In New York City, the wages offered for sommeliers, servers and bartenders are basically flat since the last recession in America, 14 years ago. Menu prices are higher than ever, yet bottom line revenue is not growing for restaurateurs in Gotham. Combined with the fact that one must make $160k just to apply for an apartment rental, let alone be approved, what is the impetus for great professionals to live here, work here and give their best? Hospitality operators can overcome a lot of obstacles, but in this case, the math just simply doesn't work out. The result is that the city's great restaurants simply offer a more casual and less polished product than they would have in the past, while charging more than ever. Things really are different in restaurants these days.

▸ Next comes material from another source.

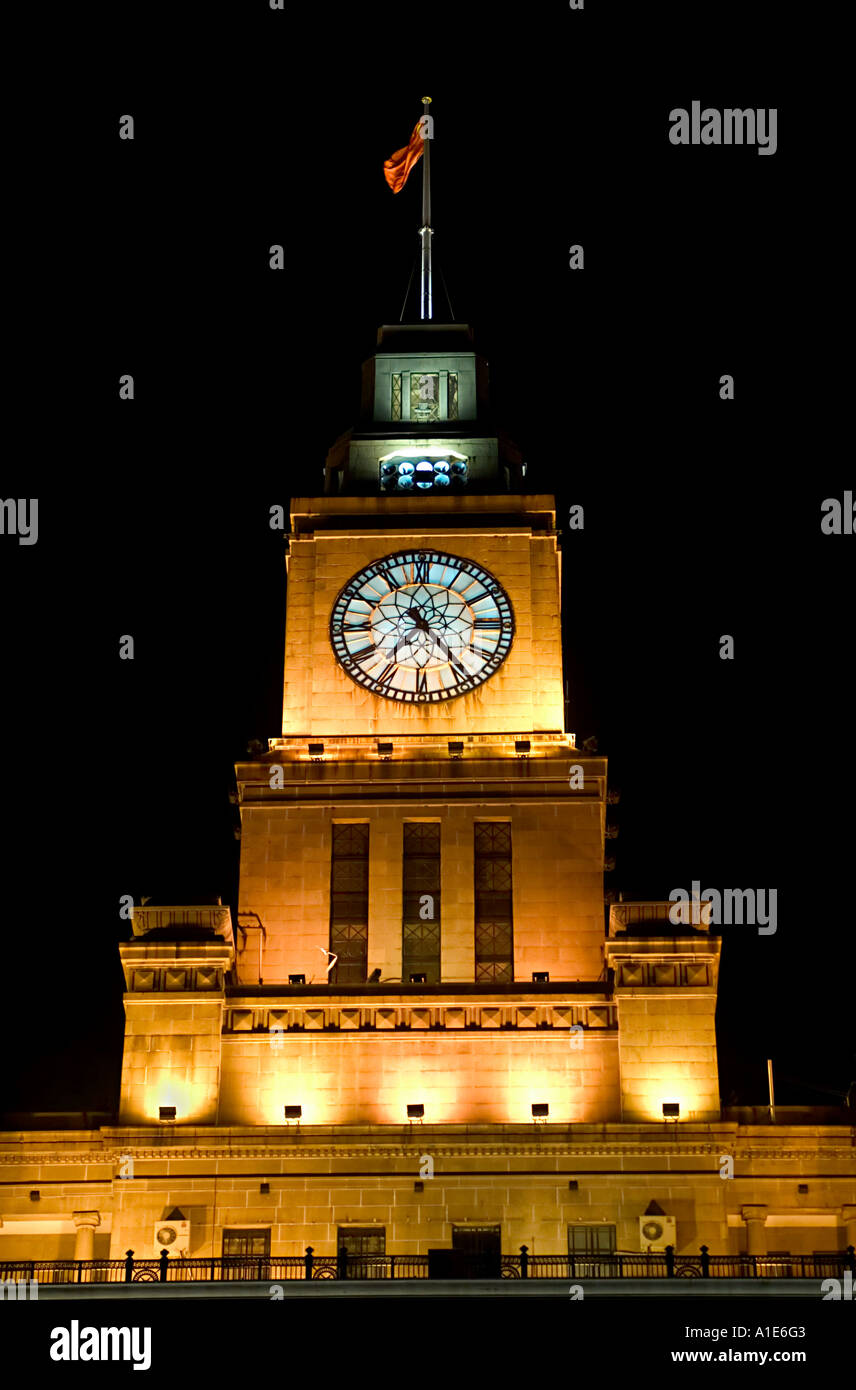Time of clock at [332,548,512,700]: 7:24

Yes, things are very different in restaurants these days, from fine dining to take out. The quality levels have declined, the prices have risen and the profit margins maximized at the consumers expense. The wages are stagnant and the benefits slim, so the woes are furthered by the economic conditions in the cities where the great restaurants reside. So, where does it go? That is up to the operators. There are great employees out there, but you have to pay them. It is also up to the cities themselves. There are people that would love to move to your city and work hard, but there isn't realistic housing options. It falls on the employees too, as striving to be better is not a bad thing. This coming recession will tell us a lot of things about this economy, especially as it pertains to the hospitality industry. Things are just different nowadays I guess. Hopefully, positive changes come for those who live and work in the hospitality industry. Hopefully we end up with a better product for the patron and the professional.